All this new situation 'meant' was that I was going through a deeply difficult time, which activated old trauma responses and my whole body/being was actually managing to be EPIC at trying to survive and heal at the same time.
But of COURSE I worried about all the other pieces, because I am a human.
Including the worry that this would impact my ability to do my job (which it didn't. As my clients will attest!)
I realised that everything felt 'too heavy to hold'. And I needed something else - just like someone who breaks their leg might need crutches or a wheelchair and an operation.
I decided to investigate some intensive programmes - to reinforce what I had already worked on, and to help heal the damage from the previous year. To feel more peace.
I had heard about something called the Hoffman process. I'd heard it described by many as 'life-changing', 'pivotal', the 'best thing I've ever done' and 'hitting the reset button'.
I investigated thoroughly - I especially wanted something that wasn't simply based on talking therapies - I wanted something that went deeper. Something that worked with the other aspects of myself other than the intellect.
I'd had very powerful results from more somatic, transformational and holistic practices before, and I was keen to experience something similar.
I had quite a few phone calls to establish if this was the right process for me at this time. At every stage they were professional, reassuring and not at any point did I feel pulled or pushed into any decision.
Then, I took the plunge and booked on.
There was a lot of pre-work before I attended, which, again, was reassuring to me and an indication of the depth of the process.
Booked in for a residential week in the middle of the Oxfordshire countryside, cut off from the outside world - not allowed to have our own phones, devices, music, usual meditations, yoga, books, exercise...nothing that would cause us to alter our mood or distract us in any way. The focus of the week was the programme that we were on. To be fully immersed.
A week with 23 other brave souls, all pushing through discomfort to pursue their own version of the peace and healing I was seeking to restore within.
I intend to write a little more detail about what the week entailed and the journey itself, but for now, I will summarise.
It was incredible, intense, and everything that I needed. Not least being supported by immensely caring professionals all week, and mutually supported with compassion by my fellow participants, now all dear friends.
We all bonded through the grief, the tears, the sharing, the love, the pain, the intense emotions, the connection with ourselves and each other, and SO much laughter (anyone who thinks this sort of work doesn't include fun should think again!).
We worked on our patterns of behaviours, emotions, thoughts. Topics such as shame, guilt, vindictiveness and our dark sides. We were taken through a brilliantly designed programme with a powerful array of experiences, exercises and tools and given practices to keep with us for good.
As with every other deep process - or external adventure - that I have undertaken, once on the other side, the rewards are immense.

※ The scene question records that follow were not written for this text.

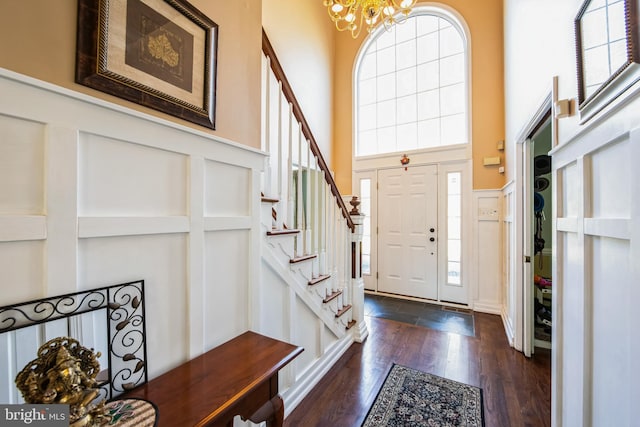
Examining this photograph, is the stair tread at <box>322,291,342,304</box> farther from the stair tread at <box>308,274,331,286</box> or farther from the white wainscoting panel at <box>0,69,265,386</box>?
the white wainscoting panel at <box>0,69,265,386</box>

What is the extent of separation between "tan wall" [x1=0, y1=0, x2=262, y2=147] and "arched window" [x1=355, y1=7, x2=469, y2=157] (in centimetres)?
316

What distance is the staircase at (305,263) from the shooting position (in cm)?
158

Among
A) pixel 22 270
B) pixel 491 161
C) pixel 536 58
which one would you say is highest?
pixel 536 58

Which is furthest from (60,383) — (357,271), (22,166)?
(357,271)

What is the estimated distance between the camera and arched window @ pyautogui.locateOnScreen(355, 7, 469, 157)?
3.74 m

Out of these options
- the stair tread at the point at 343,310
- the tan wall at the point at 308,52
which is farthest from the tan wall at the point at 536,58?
the tan wall at the point at 308,52

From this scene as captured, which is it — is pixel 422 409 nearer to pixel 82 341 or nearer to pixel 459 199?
pixel 82 341

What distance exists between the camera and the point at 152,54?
3.19 feet

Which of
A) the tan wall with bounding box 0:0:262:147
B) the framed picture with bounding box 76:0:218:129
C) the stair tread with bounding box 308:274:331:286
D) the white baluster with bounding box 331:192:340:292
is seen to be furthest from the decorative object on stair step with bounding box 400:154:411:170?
the framed picture with bounding box 76:0:218:129

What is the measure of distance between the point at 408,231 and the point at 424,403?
2.50 meters

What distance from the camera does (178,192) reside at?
41.9 inches

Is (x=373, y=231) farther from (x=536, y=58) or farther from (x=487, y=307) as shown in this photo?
(x=536, y=58)

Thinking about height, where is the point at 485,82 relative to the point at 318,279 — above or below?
above

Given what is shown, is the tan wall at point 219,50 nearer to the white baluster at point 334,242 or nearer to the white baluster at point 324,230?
the white baluster at point 324,230
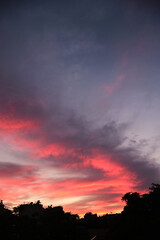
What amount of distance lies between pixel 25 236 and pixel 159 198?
54.2 feet

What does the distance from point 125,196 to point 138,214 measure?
13.5 ft

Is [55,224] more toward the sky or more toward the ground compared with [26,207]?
more toward the ground

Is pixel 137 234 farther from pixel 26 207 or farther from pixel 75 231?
pixel 26 207

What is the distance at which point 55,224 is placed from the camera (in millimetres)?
19609

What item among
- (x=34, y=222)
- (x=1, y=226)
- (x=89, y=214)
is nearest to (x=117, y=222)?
(x=34, y=222)

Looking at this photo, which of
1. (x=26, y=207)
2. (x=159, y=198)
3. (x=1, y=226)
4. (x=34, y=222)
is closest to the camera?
(x=1, y=226)

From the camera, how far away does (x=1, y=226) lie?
1762 cm

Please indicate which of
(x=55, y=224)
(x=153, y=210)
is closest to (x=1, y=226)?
(x=55, y=224)

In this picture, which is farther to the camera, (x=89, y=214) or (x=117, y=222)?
(x=89, y=214)

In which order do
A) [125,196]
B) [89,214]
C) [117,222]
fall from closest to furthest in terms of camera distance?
[117,222] → [125,196] → [89,214]

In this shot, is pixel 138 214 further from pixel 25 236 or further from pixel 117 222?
pixel 25 236

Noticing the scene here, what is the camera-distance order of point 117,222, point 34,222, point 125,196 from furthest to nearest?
point 125,196 → point 117,222 → point 34,222

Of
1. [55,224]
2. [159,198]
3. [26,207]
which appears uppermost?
[26,207]

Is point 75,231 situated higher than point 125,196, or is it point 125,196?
point 125,196
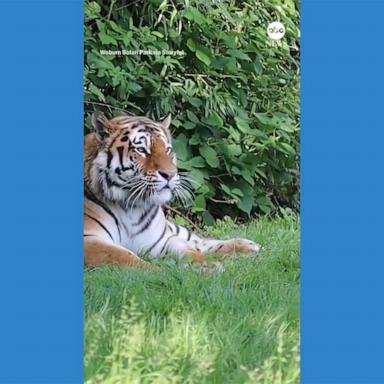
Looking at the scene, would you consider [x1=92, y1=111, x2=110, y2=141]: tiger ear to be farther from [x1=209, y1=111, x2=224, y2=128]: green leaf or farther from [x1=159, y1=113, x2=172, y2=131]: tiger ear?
[x1=209, y1=111, x2=224, y2=128]: green leaf

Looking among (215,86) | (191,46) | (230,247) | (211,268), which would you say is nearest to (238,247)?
(230,247)

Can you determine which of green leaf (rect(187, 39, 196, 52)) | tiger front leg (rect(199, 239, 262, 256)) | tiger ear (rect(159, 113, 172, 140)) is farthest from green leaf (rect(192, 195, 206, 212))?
Answer: green leaf (rect(187, 39, 196, 52))

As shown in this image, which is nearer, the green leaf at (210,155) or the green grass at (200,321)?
the green grass at (200,321)

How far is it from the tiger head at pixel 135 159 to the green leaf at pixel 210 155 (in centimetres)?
10

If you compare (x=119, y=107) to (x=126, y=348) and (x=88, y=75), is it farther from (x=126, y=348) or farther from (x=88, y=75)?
(x=126, y=348)

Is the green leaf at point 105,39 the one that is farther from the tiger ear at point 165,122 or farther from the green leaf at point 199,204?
the green leaf at point 199,204

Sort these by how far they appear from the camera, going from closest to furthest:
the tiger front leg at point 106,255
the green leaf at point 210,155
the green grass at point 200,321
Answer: the green grass at point 200,321
the tiger front leg at point 106,255
the green leaf at point 210,155

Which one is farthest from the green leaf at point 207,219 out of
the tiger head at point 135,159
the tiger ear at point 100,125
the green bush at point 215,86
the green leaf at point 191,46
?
the green leaf at point 191,46

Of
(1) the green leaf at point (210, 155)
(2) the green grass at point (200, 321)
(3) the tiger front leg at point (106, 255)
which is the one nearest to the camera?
(2) the green grass at point (200, 321)

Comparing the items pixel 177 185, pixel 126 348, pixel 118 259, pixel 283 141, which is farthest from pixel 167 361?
pixel 283 141

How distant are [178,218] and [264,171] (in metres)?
0.31

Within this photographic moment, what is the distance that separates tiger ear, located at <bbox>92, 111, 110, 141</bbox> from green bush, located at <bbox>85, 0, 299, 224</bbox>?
2cm

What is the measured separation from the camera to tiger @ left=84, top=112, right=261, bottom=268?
2.94 m

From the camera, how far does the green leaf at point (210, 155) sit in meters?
3.01
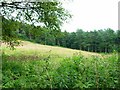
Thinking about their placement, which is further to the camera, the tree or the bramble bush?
the tree

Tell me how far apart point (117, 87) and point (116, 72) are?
45 centimetres

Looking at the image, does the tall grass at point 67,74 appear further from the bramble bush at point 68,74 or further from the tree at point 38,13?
the tree at point 38,13

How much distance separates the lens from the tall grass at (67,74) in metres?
7.27

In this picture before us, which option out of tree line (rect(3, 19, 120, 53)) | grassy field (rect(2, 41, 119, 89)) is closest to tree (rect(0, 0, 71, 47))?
tree line (rect(3, 19, 120, 53))

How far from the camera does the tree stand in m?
9.64

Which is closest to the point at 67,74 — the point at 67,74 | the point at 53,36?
the point at 67,74

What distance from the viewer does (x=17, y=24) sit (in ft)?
32.9

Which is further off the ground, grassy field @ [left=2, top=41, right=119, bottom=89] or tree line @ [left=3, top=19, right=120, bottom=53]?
tree line @ [left=3, top=19, right=120, bottom=53]

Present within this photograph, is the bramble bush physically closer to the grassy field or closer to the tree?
the grassy field

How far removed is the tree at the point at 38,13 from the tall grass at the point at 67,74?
1.75m

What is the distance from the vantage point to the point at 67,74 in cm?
746

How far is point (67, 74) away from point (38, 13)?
10.3 feet

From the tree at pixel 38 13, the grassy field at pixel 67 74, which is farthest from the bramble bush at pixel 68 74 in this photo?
the tree at pixel 38 13

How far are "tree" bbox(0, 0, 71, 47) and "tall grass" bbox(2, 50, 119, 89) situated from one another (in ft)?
5.74
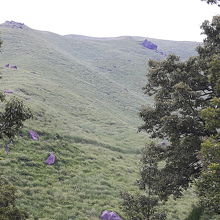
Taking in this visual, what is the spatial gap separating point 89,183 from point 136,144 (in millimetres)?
27003

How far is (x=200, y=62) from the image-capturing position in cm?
1888

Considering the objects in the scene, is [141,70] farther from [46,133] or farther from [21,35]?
[46,133]

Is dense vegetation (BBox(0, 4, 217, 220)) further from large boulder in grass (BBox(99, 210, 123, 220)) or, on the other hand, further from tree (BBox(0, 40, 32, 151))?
tree (BBox(0, 40, 32, 151))

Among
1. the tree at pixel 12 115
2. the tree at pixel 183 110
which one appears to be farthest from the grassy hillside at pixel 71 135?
the tree at pixel 12 115

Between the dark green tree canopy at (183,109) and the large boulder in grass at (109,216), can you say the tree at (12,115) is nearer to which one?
the dark green tree canopy at (183,109)

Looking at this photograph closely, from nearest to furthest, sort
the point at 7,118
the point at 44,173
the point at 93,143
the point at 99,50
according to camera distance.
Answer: the point at 7,118, the point at 44,173, the point at 93,143, the point at 99,50

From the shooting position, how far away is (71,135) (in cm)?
5184

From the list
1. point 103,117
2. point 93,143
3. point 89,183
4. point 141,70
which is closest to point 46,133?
point 93,143

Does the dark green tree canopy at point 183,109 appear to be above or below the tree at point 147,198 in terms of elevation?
above

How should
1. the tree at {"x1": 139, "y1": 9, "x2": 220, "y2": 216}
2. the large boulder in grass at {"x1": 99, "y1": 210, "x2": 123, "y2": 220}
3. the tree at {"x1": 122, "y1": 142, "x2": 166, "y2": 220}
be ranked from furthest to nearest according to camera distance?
1. the large boulder in grass at {"x1": 99, "y1": 210, "x2": 123, "y2": 220}
2. the tree at {"x1": 122, "y1": 142, "x2": 166, "y2": 220}
3. the tree at {"x1": 139, "y1": 9, "x2": 220, "y2": 216}

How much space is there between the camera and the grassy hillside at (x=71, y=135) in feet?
97.3

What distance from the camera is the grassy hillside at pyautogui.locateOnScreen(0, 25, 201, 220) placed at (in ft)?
97.3

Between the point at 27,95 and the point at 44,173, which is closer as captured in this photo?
the point at 44,173

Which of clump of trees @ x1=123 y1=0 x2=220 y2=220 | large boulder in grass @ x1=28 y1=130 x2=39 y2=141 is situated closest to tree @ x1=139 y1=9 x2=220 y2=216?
clump of trees @ x1=123 y1=0 x2=220 y2=220
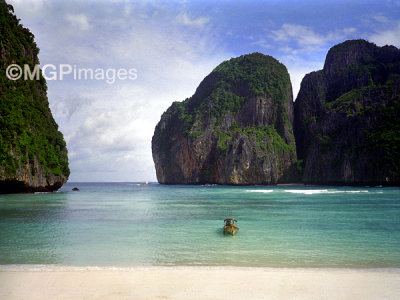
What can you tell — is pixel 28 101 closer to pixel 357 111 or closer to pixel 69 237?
pixel 69 237

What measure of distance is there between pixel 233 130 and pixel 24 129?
268 feet

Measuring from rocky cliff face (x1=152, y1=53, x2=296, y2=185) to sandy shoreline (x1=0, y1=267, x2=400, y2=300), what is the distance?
93385 millimetres

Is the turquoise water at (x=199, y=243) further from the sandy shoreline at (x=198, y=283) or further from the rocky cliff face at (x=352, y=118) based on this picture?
the rocky cliff face at (x=352, y=118)

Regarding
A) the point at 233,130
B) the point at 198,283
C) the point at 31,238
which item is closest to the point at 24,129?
the point at 31,238

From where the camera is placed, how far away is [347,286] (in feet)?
Answer: 23.1

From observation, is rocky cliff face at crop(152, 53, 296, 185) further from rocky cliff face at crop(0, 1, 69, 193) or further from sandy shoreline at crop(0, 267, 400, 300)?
sandy shoreline at crop(0, 267, 400, 300)

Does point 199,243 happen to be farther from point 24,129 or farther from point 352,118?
point 352,118

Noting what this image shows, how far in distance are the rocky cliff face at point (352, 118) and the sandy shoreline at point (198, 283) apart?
8324 cm

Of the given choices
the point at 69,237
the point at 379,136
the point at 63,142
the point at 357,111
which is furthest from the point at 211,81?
the point at 69,237

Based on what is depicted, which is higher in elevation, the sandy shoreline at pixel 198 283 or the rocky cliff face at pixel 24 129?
the rocky cliff face at pixel 24 129

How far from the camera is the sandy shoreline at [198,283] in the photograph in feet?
21.0

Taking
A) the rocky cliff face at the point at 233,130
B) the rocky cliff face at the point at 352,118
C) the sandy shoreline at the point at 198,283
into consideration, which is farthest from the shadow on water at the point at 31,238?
the rocky cliff face at the point at 233,130

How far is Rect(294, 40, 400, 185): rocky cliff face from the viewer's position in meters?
84.4

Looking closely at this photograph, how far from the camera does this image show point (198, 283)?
721 centimetres
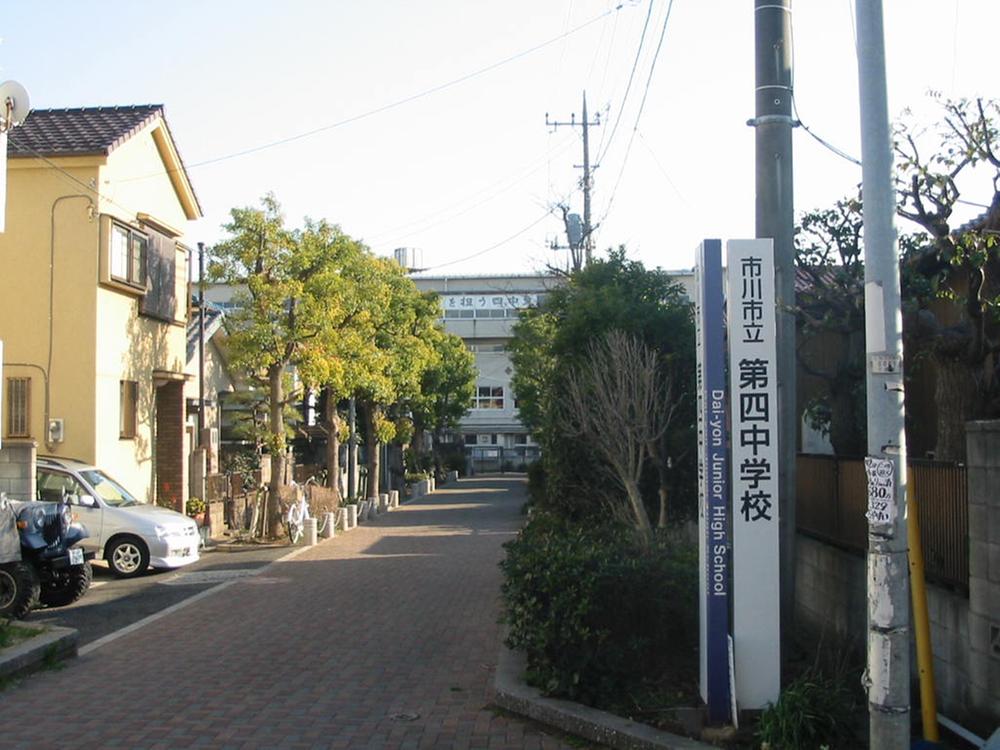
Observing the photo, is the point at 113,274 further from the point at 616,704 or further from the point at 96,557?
the point at 616,704

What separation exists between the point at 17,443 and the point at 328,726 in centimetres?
965

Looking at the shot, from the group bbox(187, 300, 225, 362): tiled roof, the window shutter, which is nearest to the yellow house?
the window shutter

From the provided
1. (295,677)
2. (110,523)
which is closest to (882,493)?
(295,677)

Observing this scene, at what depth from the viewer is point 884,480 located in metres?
5.66

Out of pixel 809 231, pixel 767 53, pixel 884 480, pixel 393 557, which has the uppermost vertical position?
pixel 767 53

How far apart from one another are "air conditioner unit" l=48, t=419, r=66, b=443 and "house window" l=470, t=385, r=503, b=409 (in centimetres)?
5017

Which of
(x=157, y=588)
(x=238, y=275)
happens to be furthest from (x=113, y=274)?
(x=157, y=588)

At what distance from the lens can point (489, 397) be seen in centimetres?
6900

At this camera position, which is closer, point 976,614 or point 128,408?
point 976,614

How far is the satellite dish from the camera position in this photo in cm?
1154

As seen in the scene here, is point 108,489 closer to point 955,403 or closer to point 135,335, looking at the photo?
point 135,335

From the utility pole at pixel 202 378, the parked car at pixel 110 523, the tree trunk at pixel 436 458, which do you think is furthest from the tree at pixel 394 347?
the tree trunk at pixel 436 458

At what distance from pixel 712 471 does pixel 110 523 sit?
40.3ft

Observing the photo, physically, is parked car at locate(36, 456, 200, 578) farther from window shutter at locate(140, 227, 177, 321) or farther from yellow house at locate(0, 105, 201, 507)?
window shutter at locate(140, 227, 177, 321)
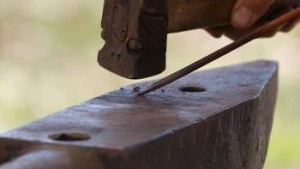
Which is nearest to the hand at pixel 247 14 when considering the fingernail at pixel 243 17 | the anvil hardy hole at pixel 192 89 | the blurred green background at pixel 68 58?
the fingernail at pixel 243 17

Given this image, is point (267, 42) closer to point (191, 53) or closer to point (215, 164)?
point (191, 53)

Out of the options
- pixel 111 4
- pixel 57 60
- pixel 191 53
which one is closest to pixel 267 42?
pixel 191 53

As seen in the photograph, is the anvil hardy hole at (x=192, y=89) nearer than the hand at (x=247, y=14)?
Yes

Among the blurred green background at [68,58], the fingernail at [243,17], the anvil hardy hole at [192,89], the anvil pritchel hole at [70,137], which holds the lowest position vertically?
the blurred green background at [68,58]

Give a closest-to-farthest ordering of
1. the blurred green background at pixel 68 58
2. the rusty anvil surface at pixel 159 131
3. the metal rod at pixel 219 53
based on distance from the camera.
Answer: the rusty anvil surface at pixel 159 131, the metal rod at pixel 219 53, the blurred green background at pixel 68 58

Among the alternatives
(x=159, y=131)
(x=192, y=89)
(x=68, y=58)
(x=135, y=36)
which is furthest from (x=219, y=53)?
(x=68, y=58)

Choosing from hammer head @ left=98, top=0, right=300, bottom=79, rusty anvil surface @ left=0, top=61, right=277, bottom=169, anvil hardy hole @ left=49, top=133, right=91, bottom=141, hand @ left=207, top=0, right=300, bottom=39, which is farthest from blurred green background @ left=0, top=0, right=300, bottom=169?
anvil hardy hole @ left=49, top=133, right=91, bottom=141

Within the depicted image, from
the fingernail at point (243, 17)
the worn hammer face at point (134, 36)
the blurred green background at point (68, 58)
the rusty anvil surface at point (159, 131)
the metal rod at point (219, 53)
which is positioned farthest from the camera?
the blurred green background at point (68, 58)

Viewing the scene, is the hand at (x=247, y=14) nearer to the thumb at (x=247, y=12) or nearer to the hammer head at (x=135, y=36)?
the thumb at (x=247, y=12)
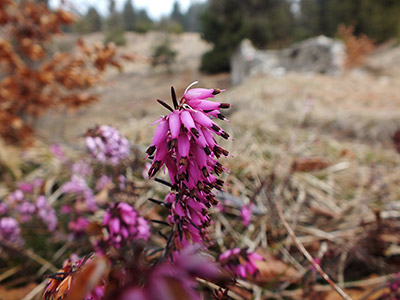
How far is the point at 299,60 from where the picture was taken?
1130cm

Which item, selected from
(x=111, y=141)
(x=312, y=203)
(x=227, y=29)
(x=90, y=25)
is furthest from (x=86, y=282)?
(x=90, y=25)

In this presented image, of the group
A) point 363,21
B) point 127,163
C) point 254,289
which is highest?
point 127,163

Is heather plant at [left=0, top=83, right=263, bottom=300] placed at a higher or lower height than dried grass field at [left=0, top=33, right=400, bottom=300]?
higher

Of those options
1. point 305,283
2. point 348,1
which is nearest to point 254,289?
point 305,283

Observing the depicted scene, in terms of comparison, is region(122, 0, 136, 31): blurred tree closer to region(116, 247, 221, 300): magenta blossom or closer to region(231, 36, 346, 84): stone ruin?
region(231, 36, 346, 84): stone ruin

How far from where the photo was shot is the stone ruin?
970 centimetres

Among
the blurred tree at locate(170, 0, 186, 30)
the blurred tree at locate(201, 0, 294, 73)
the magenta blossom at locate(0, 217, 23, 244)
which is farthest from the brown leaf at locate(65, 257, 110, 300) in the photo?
the blurred tree at locate(170, 0, 186, 30)

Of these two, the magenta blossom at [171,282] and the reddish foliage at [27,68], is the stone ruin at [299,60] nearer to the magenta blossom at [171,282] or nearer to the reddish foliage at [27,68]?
the reddish foliage at [27,68]

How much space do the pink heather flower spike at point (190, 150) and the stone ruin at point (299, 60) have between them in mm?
9660

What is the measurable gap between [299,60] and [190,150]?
1231 centimetres

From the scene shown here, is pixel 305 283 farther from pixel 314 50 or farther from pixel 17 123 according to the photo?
pixel 314 50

I now feel more hope than I have in a long time. I feel restored to my previous levels of resilience - and beyond. I feel even more resourced to deal with everything that life will contain.
I would describe it as a year or two years' worth of deep work or therapy or processing in one week.
And here I now stand, resourced and ready. Reintroduced to the 'outer world' forever a different being than went in.
I could not be more grateful.
If anyone reading this ever feels the terror of going 'backwards'...the hopelessness of fearing a return to places that you wish that you had left behind, know that you are not alone.
Not only are you not alone, but you are normal.
I see you, I love you.
And I will continue to journey with you - all of you - in this wild experience of life.